Can we successfully integrate health and social-care services?

Topics covered: Ridouts professional advice

Integrated health and care services have been the aim of central policies and local discussion for many years, and moves to decentralize health budgets to areas such as Manchester, and Cornwall are giving integration more of an incentive.

Recently, the Health Foundation has thought about ways to develop quality in both health and social care worlds considering how both sectors can be bought together to integrated care.

However, it should not be forgotten that there are stark differences between the two sectors. Whilst social care is delivered by many exclusive, often private and third sector organisations, NHS trusts are state run, large organisations, holding a lot of authority with local commissioners.

Furthermore, the general view seems to be that NHS providers are generally too big to fail, whereas social care providers regularly go out of business after tough CQC inspections. The NHS average wage is also much greater than most homecare providers, which struggle to pay more than minimum wage.

Such differences are also apparent in the approach taken to supporting quality improvement. In health, there is an unspoken assumption that the government holds responsibility for the quality of care delivered. As summarised by former health minister, Aneurin Bevan: “if a hospital bedpan is dropped in a hospital corridor in Tredegar, the reverberations should echo around Whitehall”.

One view seen by the Health Foundation contends how the NHS providers receive very little support as most of the attention is given to ‘payments systems and performance management’. Yet, as a nation we still like to believe that NHS transformation goes beyond providers themselves, requiring the help of national and local support systems.

In social care, it is quite different. The purchaser-provider split has truly transformed how social care is delivered – enhanced by the condition to provide choice and control for service users.

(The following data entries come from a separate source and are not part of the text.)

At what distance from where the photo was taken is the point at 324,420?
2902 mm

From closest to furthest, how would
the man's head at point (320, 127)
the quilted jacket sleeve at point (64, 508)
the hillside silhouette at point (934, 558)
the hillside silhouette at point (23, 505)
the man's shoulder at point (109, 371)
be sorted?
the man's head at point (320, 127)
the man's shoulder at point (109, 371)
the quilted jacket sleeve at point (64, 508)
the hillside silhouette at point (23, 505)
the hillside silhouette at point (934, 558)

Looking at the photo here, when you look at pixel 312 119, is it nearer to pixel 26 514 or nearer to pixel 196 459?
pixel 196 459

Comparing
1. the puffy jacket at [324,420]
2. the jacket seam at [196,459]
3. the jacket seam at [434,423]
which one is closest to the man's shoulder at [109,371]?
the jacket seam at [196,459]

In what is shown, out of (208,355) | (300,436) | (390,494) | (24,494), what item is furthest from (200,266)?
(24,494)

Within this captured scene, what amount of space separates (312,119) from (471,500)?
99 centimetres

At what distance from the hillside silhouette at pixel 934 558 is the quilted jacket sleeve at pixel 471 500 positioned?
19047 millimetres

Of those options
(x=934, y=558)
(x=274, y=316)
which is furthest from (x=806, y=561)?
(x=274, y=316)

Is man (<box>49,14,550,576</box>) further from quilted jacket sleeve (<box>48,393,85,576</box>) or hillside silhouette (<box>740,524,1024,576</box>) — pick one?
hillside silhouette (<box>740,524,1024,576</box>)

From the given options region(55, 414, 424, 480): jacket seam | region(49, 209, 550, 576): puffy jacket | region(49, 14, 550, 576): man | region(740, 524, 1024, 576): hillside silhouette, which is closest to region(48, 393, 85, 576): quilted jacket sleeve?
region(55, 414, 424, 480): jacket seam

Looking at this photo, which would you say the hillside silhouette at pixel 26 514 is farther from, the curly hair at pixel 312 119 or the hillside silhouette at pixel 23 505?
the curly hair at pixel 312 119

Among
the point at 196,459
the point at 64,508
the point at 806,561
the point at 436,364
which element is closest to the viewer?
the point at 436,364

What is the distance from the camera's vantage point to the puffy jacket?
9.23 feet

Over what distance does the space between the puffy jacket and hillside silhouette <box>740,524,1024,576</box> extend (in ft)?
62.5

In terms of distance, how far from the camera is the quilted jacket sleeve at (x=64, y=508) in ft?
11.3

As more care is being delivered by the voluntary and private sector, support in social care is more and more being seen as the concern of providers themselves. Furthermore, it is mostly given through ‘good practice guidance’ offered by organisations such as the Social Care Institute for Excellence, Think Local Act Personal and Skills for Care

Thus, in health there is appreciation that development takes support beyond the margins of providers yet, in social care this is far from the case. But why? Perhaps as a nation we feel as though we should support the improvement of publicly owned organisations and assume that privately owned organisations sort themselves out.

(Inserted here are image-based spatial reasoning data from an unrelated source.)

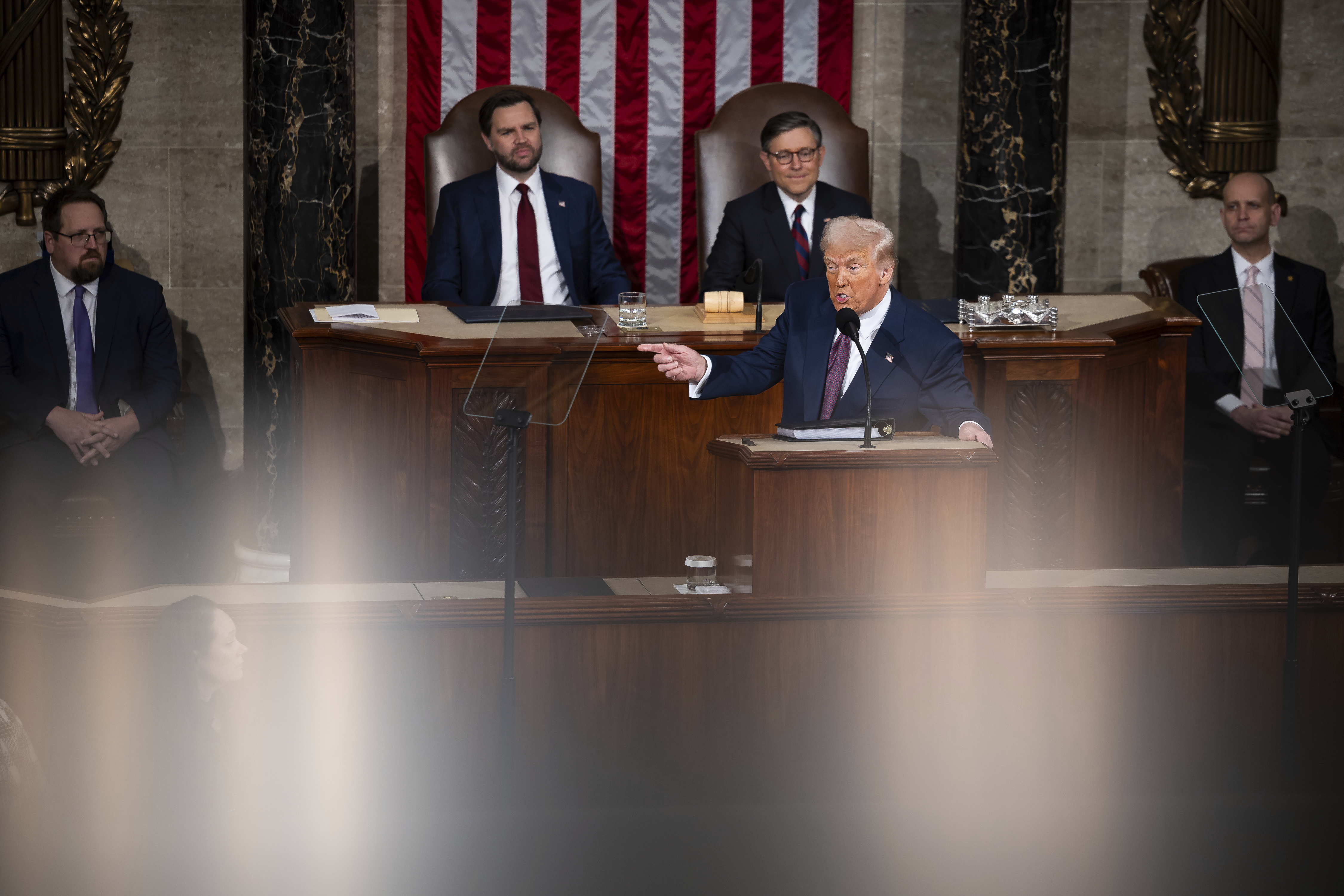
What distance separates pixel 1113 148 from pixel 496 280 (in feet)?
9.94

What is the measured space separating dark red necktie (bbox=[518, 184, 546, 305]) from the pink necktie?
251 centimetres

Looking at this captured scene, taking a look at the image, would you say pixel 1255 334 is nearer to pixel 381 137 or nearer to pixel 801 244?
pixel 801 244

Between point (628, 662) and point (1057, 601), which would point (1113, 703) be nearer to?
point (1057, 601)

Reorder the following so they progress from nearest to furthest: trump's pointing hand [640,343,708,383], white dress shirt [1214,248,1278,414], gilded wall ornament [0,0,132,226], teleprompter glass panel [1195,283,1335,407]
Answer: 1. trump's pointing hand [640,343,708,383]
2. teleprompter glass panel [1195,283,1335,407]
3. white dress shirt [1214,248,1278,414]
4. gilded wall ornament [0,0,132,226]

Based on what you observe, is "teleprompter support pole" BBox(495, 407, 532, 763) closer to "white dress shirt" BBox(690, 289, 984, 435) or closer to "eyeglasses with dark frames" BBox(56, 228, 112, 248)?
"white dress shirt" BBox(690, 289, 984, 435)

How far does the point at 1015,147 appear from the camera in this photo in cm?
584

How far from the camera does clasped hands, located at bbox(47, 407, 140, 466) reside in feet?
15.8

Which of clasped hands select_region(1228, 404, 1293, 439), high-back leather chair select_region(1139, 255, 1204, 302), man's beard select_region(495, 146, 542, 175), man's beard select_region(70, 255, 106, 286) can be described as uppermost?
man's beard select_region(495, 146, 542, 175)

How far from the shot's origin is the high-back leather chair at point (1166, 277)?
5.75 metres

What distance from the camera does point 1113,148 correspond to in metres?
6.74

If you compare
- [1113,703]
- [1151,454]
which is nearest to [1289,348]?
[1151,454]

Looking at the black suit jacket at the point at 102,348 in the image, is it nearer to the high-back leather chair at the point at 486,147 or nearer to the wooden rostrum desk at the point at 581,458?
the wooden rostrum desk at the point at 581,458

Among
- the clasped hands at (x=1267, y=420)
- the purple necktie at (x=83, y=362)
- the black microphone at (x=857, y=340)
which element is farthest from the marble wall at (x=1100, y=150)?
the black microphone at (x=857, y=340)

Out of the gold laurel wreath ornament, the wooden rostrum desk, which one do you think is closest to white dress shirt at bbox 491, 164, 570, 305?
the wooden rostrum desk
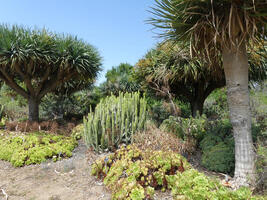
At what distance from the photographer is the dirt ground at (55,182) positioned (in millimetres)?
2783

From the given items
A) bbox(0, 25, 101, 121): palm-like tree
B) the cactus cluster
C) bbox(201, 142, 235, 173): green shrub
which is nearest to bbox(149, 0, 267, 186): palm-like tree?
bbox(201, 142, 235, 173): green shrub

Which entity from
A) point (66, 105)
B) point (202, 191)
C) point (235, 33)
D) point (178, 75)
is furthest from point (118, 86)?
point (202, 191)

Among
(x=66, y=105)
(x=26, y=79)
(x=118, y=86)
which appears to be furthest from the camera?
(x=118, y=86)

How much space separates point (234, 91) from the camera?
295 cm

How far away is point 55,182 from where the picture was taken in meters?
3.32

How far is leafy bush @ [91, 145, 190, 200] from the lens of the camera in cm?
234

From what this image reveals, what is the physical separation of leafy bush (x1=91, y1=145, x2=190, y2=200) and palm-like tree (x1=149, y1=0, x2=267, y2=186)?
0.93 m

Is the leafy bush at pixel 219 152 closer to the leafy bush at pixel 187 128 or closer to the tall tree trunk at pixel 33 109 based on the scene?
the leafy bush at pixel 187 128

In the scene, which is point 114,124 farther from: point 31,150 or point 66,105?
point 66,105

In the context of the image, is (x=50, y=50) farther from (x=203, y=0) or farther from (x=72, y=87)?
(x=203, y=0)

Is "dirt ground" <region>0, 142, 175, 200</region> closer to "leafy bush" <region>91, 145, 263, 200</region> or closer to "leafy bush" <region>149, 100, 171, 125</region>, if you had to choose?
"leafy bush" <region>91, 145, 263, 200</region>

Scale is also an important factor to consider. Health care has a dominant national and regional element, whereas social care focuses mostly on the market within a council. Also, as the performance of the NHS is more open and transparent to the public than social care, more attention is given to it.

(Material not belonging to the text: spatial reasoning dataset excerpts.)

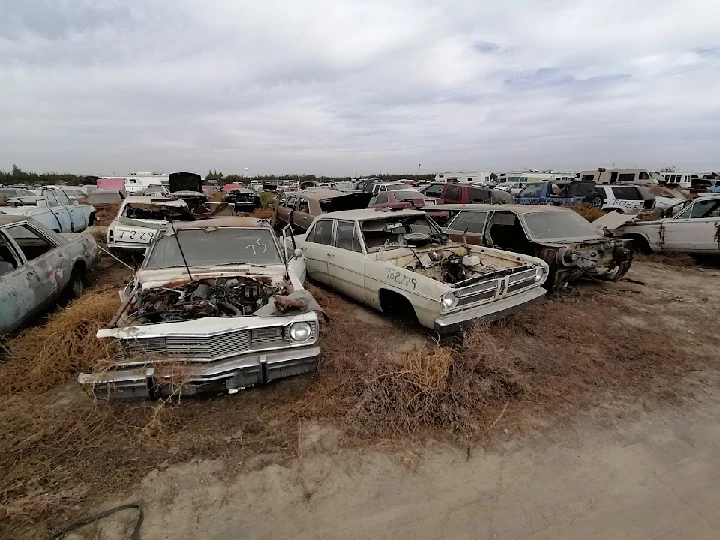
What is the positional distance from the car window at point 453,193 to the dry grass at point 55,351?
1271 centimetres

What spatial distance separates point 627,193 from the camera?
50.5ft

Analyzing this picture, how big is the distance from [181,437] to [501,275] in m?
3.77

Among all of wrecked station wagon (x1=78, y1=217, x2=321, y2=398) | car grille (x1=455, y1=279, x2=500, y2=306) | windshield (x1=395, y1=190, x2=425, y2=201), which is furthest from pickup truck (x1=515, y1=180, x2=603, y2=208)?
wrecked station wagon (x1=78, y1=217, x2=321, y2=398)

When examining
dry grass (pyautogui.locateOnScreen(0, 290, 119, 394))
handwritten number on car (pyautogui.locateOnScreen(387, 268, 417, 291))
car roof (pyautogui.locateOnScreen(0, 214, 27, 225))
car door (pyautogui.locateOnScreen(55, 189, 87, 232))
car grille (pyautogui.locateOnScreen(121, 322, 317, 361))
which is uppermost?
car roof (pyautogui.locateOnScreen(0, 214, 27, 225))

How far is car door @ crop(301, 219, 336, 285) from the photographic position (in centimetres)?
661

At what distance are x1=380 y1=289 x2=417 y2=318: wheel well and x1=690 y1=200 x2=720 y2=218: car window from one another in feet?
24.5

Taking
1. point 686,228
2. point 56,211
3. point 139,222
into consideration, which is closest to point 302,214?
point 139,222

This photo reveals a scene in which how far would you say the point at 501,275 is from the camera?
4.88m

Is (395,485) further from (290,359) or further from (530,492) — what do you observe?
(290,359)

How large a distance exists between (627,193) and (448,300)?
14.8 meters

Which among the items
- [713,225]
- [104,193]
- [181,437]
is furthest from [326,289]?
[104,193]

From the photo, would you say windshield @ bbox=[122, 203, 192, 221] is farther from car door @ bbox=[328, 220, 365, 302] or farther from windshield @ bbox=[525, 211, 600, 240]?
windshield @ bbox=[525, 211, 600, 240]

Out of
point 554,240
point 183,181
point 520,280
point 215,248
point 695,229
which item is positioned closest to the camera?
point 215,248

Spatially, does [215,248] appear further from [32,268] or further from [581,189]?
[581,189]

Many agree that despite the differences outlined above, health and social care can and should learn from each other. As argued by the Health Foundation – ‘the focus on peer support and learning in social care could usefully be picked up by health, including support for commissioners. And in social care, more support for providers could allow them headspace to look beyond the day to day, and regional coordination could facilitate learning and spread of innovation.’

Overall, if the government is to be serious about integrating care then they should tackle the opposing cultures, and funding systems, which encompass the two sectors and take the best approaches to improvement from both health and social care.